EXCERPT PROVIDED:
▬▬▬▬▬▬

Step 3: Wire the CI/CD Quality Gate With DeepEval

The goal of CI/CD evaluation integration is simple: fail the build when RAG quality drops below your thresholds before a PR gets merged. DeepEval integrates with pytest natively and is the strongest open-source option for this role. RAGAS is better for metric exploration. DeepEval is better for hard pass/fail gates with a testing-framework mindset.

The Test File

python

# tests/test_rag_regression.py
# This file runs on every PR that touches:
# - pipeline code
# - retrieval configuration
# - prompt templates
# - embedding model settings
# - chunking strategy

import pytest
from deepeval import assert_test
from deepeval.metrics import (
    FaithfulnessMetric,
    AnswerRelevancyMetric,
    ContextualPrecisionMetric,
    ContextualRecallMetric,
)
from deepeval.test_case import LLMTestCase
from golden_dataset import GOLDEN_DATASET
from your_rag_pipeline import run_rag

# Define hard thresholds -- any score below these fails the build
FAITHFULNESS_THRESHOLD      = 0.9
ANSWER_RELEVANCY_THRESHOLD  = 0.85
CONTEXT_PRECISION_THRESHOLD = 0.8
CONTEXT_RECALL_THRESHOLD    = 0.8

# Initialize metrics once -- each uses gpt-4o-mini as judge to keep cost low
faithfulness_metric       = FaithfulnessMetric(threshold=FAITHFULNESS_THRESHOLD, model="gpt-4o-mini")
answer_relevancy_metric   = AnswerRelevancyMetric(threshold=ANSWER_RELEVANCY_THRESHOLD, model="gpt-4o-mini")
context_precision_metric  = ContextualPrecisionMetric(threshold=CONTEXT_PRECISION_THRESHOLD, model="gpt-4o-mini")
context_recall_metric     = ContextualRecallMetric(threshold=CONTEXT_RECALL_THRESHOLD, model="gpt-4o-mini")

@pytest.mark.parametrize("record", GOLDEN_DATASET, ids=lambda r: r.question[:60])
def test_rag_quality(record):
    """
    Run each golden record through the RAG pipeline.
    Assert all four metrics pass their thresholds.
    A single failure blocks the merge.
    """
    result = run_rag(record.question)

    test_case = LLMTestCase(
        input=record.question,
        actual_output=result["answer"],
        retrieval_context=result["retrieved_chunks"],
        expected_output=record.expected_answer,
    )

    assert_test(
        test_case,
        metrics=[
            faithfulness_metric,
            answer_relevancy_metric,
            context_precision_metric,
            context_recall_metric,
        ]
    )

▬▬▬▬▬▬

ENTRIES PROVIDED:

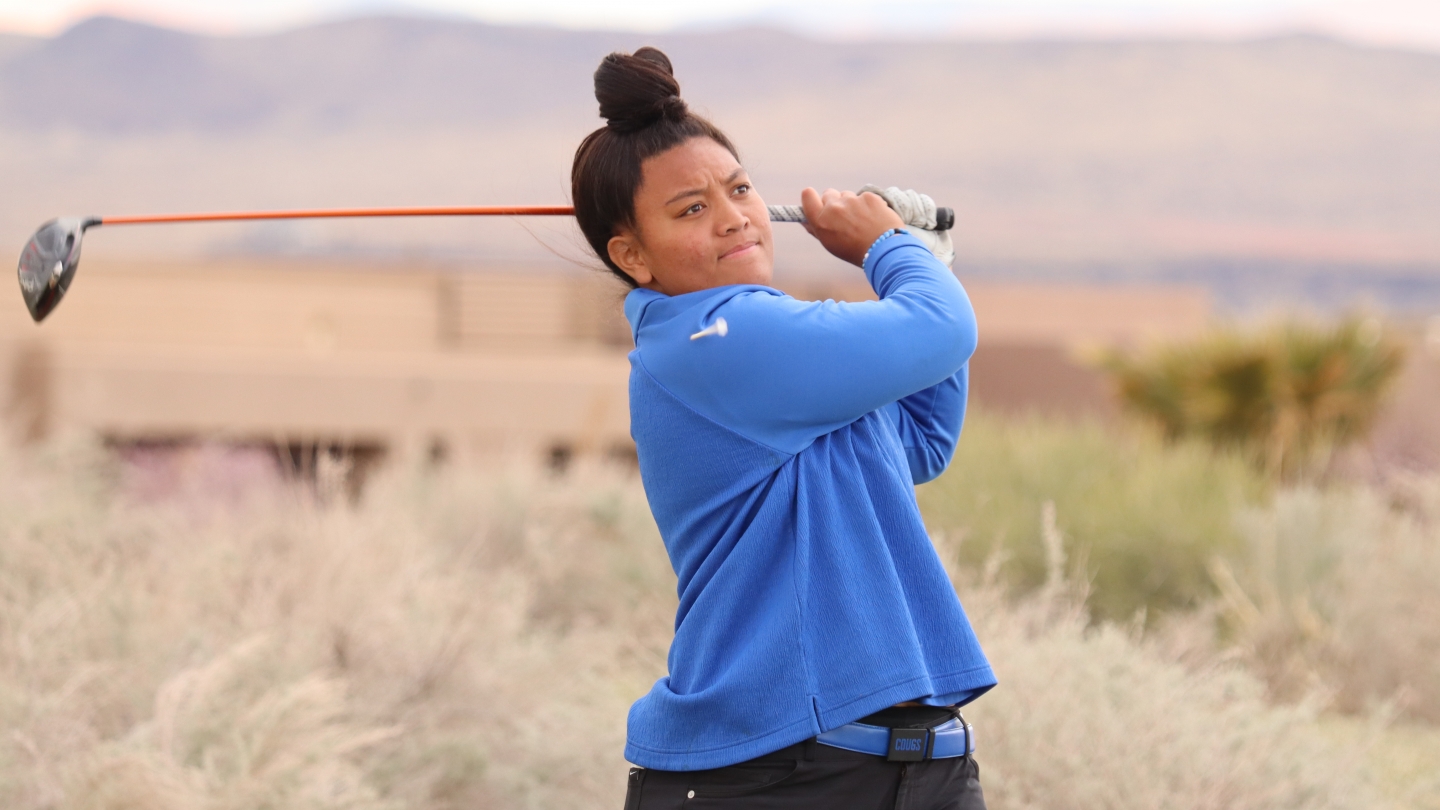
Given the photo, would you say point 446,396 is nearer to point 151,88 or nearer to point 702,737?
point 702,737

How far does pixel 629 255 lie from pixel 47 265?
1.24 metres

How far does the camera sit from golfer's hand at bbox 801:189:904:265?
237cm

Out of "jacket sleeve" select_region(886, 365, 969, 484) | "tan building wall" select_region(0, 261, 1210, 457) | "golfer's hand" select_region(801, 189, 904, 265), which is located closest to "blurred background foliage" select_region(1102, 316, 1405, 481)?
"tan building wall" select_region(0, 261, 1210, 457)

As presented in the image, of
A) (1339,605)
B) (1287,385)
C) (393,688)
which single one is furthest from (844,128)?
(393,688)

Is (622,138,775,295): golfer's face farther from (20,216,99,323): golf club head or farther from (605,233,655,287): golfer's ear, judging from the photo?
(20,216,99,323): golf club head

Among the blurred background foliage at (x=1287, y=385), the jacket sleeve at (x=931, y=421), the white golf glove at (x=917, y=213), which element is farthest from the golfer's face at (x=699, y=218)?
the blurred background foliage at (x=1287, y=385)

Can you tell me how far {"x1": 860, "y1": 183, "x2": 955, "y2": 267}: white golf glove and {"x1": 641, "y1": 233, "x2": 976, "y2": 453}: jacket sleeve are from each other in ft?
0.84

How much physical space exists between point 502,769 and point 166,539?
2358 mm

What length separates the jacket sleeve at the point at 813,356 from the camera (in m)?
2.09

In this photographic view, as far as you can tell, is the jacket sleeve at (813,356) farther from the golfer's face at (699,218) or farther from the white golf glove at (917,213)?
the white golf glove at (917,213)

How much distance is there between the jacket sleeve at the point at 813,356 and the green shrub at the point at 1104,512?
3.48m

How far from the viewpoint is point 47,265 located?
2.81 metres

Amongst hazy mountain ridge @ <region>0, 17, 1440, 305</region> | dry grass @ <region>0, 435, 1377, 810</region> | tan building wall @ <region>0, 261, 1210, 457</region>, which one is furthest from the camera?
hazy mountain ridge @ <region>0, 17, 1440, 305</region>

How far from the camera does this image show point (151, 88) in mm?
136500
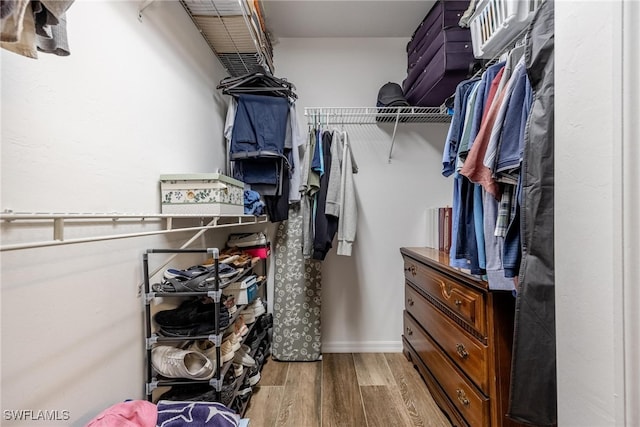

▬▬▬▬▬▬

PROBLEMS TO SOLVE:
1. In the DeepEval quality-gate excerpt, which model judges each of the four metrics, and why was it chosen?
2. For each statement, say whether the DeepEval quality-gate excerpt supports it, answering yes or no and quoting the words that settle it.
(a) RAGAS is the better choice for hard pass/fail gates.
(b) A failure on any single golden record blocks the merge.
(c) DeepEval needs a separate plugin before it can work with pytest.
3. Continue the DeepEval quality-gate excerpt from the point where its text ends.

SOLVED TASKS:
1. Each metric uses gpt-4o-mini as its judge, chosen to keep cost low.

2.
(a) No: "DeepEval is better for hard pass/fail gates with a testing-framework mindset."
(b) Yes: "A single failure blocks the merge."
(c) No: "DeepEval integrates with pytest natively"

3.
The GitHub Actions Workflow

yaml

# .github/workflows/rag_quality_gate.yml
name: RAG Quality Gate

on:
  pull_request:
    paths:
      - 'src/pipeline/**'
      - 'src/retrieval/**'
      - 'src/prompts/**'
      - 'config/chunking.yaml'
      - 'config/embedding.yaml'
      - 'tests/test_rag_regression.py'
      - 'golden_dataset.py'

jobs:
  rag-evaluation:
    runs-on: ubuntu-latest
    timeout-minutes: 30

    steps:
      - uses: actions/checkout@v4

      - name: Set up Python
        uses: actions/setup-python@v5
        with:
          python-version: '3.11'

      - name: Install dependencies
        run: pip install deepeval ragas pytest pytest-asyncio

      - name: Run RAG quality gate
        env:
          OPENAI_API_KEY: ${{ secrets.OPENAI_API_KEY }}
          QDRANT_URL: ${{ secrets.QDRANT_URL }}
        run: |
          pytest tests/test_rag_regression.py \
            --tb=short \
            -v \
            --timeout=600

      - name: Upload evaluation results
        if: always()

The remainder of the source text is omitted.